▶ [Source passage]:
++++++++++
German police swoop on gang of foreign dating scammers

German police said Wednesday they had arrested 11 suspected members of a Nigerian mafia group behind a large-scale dating scam.

German police swoop on gang of foreign dating scammers

The Black Axe gang was involved internationally in “multiple areas of criminal activity”, with a focus in Germany on romance scams and money-laundering, Bavarian police said in a statement.

The dating trick was a “modern form of marriage fraud”, police said.

“Using false identities, the fraudsters for example signalled their intention to marry and in the course of further contact repeatedly demand money under various pretexts,” police said.

The money was subsequently transferred to Black Axe in Nigeria “via financial agents”, authorities said.

In the process, the gang used a “commodity-based money laundering” scheme where products, often with a seeming “charitable purpose” were bought and delivered to Nigeria.

Some 450 cases of romance scamming had been reported in the region of Bavaria in 2023 alone, with the damages rising to 5.3 million euros ($5.7 million), police said.

The suspects, who all held Nigerian citizenship and were aged between 29 and 53, were arrested in nationwide raids on Tuesday.

Law enforcement swooped on 19 properties, including both homes and asylum shelters, police said.

The Black Axe gang had “strict hierarchical structures under leadership in Nigeria” operating different territorial units, police said.

The group had a “significant influence” on politics and public administrations, in particular in Nigeria.

Globally, the gang’s main areas of operation were “human-trafficking, fraud, money-laundering, prostitution and drug-trafficking”.

Black Axe operated under the cover of the Neo Black Movement of Africa, an ostensibly charitable organisation used as “camouflage” for the gang’s structures.

The action against Black Axe was the first of its kind in Germany, police said.
++++++++++
▶ [Data excerpts]:

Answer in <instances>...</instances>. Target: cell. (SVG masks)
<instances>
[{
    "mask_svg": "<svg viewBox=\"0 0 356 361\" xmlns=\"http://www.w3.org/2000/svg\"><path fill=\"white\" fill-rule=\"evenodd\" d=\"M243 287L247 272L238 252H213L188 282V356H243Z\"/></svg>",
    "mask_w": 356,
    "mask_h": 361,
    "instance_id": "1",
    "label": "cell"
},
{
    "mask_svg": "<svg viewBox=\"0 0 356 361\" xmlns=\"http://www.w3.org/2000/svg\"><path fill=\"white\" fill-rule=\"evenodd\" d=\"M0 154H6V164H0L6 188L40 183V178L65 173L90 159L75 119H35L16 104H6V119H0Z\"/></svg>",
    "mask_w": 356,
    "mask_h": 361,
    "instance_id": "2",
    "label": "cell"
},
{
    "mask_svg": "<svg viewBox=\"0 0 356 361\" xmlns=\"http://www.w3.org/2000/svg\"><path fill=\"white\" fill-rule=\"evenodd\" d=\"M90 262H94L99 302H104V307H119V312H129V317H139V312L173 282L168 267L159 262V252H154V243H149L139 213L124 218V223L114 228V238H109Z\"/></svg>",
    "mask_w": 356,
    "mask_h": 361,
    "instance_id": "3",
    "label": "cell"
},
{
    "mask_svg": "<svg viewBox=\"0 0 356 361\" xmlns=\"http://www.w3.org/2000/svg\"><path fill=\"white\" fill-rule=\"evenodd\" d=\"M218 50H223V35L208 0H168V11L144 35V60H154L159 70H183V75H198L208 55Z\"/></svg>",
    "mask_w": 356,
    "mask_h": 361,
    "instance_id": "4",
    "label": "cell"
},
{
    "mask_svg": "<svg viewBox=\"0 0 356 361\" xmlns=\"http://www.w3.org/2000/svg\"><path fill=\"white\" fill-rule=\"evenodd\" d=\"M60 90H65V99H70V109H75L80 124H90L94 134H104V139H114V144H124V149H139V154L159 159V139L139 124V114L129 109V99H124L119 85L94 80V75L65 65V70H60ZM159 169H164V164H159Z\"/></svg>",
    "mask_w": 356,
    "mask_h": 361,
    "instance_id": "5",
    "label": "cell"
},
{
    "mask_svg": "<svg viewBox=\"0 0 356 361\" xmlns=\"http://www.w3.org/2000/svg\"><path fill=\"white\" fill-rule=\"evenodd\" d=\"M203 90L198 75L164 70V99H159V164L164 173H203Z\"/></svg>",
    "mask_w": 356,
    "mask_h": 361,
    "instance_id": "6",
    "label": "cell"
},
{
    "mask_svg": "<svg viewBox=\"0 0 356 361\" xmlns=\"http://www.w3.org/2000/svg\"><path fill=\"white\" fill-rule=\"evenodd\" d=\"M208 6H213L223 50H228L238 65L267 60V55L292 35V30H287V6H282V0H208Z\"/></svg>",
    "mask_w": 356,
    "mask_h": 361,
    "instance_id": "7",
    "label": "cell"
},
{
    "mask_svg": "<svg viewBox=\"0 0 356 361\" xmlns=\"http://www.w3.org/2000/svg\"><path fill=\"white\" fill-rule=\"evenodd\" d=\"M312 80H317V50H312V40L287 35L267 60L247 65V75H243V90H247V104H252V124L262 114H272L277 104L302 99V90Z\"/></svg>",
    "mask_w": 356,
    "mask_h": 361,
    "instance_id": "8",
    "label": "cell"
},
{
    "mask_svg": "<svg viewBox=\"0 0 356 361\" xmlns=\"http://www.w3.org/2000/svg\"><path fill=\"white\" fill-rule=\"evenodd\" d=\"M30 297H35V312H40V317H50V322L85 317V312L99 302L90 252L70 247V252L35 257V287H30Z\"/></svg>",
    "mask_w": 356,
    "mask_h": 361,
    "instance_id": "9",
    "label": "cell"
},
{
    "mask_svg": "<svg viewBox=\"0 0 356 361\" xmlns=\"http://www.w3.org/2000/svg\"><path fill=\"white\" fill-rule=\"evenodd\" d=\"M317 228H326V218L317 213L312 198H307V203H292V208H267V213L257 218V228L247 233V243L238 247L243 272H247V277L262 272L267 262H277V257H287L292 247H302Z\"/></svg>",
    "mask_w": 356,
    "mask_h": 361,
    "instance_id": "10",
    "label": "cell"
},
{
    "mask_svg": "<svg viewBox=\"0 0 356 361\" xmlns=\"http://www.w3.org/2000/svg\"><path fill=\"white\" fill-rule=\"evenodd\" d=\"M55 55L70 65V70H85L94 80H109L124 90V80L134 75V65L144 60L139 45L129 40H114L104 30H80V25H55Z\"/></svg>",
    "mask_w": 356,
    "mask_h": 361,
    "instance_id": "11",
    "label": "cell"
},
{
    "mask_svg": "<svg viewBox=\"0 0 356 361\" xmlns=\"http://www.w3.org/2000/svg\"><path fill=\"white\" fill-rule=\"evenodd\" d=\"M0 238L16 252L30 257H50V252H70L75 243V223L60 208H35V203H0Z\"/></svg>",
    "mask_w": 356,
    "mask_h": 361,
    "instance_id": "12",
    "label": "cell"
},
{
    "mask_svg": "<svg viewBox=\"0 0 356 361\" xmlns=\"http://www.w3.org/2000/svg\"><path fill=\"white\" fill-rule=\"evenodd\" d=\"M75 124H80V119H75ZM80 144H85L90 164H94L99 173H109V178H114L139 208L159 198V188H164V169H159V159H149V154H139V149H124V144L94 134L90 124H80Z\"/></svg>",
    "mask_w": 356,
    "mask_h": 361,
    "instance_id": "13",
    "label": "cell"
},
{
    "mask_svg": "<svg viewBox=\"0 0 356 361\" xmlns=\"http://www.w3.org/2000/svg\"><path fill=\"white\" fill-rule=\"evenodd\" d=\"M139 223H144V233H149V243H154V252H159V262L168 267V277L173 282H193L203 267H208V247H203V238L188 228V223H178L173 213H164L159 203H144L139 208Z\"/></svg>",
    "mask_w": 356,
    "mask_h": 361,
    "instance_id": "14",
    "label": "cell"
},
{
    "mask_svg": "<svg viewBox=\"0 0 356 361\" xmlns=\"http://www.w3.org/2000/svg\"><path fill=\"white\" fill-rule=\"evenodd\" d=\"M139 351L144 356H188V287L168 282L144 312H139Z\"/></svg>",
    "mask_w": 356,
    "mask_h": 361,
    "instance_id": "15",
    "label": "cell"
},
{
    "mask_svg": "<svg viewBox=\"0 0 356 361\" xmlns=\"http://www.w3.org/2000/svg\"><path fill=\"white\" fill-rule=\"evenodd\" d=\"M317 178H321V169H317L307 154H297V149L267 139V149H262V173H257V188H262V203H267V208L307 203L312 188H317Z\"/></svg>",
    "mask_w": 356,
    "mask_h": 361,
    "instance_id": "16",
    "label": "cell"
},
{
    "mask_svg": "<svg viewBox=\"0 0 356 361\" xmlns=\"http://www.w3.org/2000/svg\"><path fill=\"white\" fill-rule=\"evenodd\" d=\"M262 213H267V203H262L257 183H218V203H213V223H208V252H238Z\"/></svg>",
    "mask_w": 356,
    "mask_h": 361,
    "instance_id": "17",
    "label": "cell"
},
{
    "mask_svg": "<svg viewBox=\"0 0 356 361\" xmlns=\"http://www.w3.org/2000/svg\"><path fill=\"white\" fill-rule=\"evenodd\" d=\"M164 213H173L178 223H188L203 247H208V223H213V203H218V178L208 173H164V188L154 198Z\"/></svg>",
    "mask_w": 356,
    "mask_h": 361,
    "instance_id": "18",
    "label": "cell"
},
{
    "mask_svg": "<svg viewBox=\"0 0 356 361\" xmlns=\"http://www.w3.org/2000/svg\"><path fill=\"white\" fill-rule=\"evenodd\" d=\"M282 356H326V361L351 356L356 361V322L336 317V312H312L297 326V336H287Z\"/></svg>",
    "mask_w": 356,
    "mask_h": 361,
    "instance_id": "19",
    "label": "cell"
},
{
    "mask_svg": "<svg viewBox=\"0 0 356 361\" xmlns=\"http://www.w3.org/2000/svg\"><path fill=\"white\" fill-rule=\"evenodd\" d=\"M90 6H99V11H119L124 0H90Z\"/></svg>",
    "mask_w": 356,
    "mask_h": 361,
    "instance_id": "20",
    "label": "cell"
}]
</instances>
++++++++++
▶ [Task prompt]: Reproduce the passage of the dating scam article verbatim, starting at the words "The money was" and ending after the words "million), police said.". Rely only on the text about the German arrests of the dating scam gang.

▶ [Solution]:
The money was subsequently transferred to Black Axe in Nigeria “via financial agents”, authorities said.

In the process, the gang used a “commodity-based money laundering” scheme where products, often with a seeming “charitable purpose” were bought and delivered to Nigeria.

Some 450 cases of romance scamming had been reported in the region of Bavaria in 2023 alone, with the damages rising to 5.3 million euros ($5.7 million), police said.